From the material below, copy each line that contains the string "ductwork". The match is case-sensitive.

◆ ◆ ◆

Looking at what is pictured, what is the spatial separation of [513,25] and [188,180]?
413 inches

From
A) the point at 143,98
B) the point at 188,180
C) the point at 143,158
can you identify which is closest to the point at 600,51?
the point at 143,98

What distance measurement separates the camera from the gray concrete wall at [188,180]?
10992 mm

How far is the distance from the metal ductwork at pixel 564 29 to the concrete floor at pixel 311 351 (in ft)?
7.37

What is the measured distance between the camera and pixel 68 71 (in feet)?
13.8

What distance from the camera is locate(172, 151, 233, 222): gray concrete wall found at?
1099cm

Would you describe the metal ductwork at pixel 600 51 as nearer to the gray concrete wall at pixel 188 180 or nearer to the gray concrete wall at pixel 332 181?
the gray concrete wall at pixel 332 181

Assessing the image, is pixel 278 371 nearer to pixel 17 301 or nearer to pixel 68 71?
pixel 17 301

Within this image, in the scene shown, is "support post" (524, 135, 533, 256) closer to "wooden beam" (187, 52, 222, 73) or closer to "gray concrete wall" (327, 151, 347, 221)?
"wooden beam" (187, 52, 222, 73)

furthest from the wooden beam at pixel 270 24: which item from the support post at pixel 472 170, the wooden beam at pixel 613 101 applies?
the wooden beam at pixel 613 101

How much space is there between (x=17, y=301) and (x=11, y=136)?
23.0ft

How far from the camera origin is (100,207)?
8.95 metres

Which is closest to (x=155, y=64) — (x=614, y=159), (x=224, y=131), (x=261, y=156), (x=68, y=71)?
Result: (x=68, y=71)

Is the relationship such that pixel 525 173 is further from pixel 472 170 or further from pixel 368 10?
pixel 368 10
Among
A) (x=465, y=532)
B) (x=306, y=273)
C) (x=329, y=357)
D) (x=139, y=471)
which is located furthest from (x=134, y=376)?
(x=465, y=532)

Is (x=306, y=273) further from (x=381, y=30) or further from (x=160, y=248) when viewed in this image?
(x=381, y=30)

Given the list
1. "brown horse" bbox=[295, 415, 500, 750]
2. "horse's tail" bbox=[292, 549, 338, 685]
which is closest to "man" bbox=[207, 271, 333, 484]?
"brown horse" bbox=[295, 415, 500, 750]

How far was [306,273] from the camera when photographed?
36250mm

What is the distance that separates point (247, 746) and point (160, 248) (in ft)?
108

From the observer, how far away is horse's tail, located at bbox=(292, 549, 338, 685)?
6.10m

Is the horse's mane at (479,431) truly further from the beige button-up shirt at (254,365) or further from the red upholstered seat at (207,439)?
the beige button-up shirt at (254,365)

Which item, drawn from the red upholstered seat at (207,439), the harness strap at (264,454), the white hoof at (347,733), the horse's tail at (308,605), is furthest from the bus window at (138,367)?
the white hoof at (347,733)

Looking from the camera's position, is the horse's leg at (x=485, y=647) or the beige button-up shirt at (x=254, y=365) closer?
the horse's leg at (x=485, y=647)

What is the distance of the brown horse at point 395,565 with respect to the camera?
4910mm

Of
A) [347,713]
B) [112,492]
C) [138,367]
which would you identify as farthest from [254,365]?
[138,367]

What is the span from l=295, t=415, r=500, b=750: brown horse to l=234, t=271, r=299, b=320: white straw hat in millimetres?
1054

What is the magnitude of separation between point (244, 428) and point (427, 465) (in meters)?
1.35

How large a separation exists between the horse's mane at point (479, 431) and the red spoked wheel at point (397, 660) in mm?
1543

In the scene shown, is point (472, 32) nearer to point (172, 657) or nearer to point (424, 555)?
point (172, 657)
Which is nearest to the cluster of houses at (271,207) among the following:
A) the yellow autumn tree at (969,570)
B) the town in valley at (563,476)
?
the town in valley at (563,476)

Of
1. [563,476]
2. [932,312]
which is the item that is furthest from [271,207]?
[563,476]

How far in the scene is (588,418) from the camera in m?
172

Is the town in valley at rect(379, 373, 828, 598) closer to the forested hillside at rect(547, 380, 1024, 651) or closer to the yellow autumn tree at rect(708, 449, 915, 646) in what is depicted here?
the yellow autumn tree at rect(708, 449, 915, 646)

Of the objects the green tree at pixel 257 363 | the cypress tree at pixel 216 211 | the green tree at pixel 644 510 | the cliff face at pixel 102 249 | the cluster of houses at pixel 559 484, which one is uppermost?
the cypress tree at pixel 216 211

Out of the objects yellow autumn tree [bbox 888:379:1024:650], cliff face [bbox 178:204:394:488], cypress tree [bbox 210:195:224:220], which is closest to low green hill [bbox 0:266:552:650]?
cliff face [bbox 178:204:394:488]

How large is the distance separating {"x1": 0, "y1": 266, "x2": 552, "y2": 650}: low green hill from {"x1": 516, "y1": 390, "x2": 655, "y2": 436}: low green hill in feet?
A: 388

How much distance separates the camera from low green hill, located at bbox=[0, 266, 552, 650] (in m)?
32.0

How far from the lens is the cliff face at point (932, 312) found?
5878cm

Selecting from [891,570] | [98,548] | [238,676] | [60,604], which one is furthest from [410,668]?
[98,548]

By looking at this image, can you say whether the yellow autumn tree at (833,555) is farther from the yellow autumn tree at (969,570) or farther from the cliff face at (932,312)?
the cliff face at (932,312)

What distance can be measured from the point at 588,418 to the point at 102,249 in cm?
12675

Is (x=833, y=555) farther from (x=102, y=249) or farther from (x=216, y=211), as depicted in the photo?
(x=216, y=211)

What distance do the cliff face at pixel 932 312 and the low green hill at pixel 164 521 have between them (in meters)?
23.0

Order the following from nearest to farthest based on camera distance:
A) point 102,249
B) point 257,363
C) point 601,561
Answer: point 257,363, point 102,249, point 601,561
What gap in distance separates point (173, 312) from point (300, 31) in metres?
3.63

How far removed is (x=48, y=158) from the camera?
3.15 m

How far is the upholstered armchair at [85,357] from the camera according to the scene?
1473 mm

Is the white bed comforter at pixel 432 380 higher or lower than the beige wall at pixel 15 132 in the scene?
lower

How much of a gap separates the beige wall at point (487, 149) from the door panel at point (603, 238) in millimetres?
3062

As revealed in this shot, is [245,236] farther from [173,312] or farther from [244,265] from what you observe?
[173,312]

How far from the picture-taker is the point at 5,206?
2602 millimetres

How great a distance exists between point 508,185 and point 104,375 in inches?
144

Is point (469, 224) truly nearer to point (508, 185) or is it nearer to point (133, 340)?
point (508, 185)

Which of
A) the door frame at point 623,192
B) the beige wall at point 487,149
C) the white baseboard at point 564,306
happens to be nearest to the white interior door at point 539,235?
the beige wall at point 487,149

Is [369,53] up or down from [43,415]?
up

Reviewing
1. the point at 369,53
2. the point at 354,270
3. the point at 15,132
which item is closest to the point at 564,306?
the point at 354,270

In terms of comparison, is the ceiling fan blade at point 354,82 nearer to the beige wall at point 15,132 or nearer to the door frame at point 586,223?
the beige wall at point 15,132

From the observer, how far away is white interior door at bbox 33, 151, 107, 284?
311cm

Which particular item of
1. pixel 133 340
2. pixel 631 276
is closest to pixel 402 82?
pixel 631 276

◆ ◆ ◆

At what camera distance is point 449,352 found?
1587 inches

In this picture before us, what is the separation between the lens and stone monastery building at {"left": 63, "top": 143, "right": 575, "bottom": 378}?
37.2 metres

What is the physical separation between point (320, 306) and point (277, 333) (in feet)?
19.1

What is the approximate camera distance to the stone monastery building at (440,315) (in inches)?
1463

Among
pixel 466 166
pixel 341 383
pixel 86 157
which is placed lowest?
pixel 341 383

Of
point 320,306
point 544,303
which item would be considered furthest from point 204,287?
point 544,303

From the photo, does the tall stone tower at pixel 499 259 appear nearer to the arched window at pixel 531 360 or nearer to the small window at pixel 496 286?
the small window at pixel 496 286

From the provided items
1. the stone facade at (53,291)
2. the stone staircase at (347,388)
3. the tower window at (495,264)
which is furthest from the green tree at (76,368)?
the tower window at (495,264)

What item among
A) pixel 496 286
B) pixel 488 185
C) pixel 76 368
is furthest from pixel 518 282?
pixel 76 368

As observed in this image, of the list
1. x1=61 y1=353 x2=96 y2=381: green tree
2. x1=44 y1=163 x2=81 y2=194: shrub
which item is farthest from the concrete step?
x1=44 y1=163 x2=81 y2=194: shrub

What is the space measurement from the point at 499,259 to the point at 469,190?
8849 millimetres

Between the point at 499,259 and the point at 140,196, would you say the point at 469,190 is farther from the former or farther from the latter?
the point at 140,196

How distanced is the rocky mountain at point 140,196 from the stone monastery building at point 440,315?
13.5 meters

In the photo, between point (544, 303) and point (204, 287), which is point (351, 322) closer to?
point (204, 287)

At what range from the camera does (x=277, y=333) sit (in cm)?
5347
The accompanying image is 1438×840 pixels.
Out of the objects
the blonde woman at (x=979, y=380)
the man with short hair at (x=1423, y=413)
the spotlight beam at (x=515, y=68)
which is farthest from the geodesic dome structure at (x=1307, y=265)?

◆ ◆ ◆

**Result below**.
How far is the distance from the metal ductwork at pixel 564 29 to the concrete floor at pixel 311 351 (in ft)?
Would you describe the metal ductwork at pixel 600 51 as nearer to the gray concrete wall at pixel 188 180 or nearer to the gray concrete wall at pixel 332 181?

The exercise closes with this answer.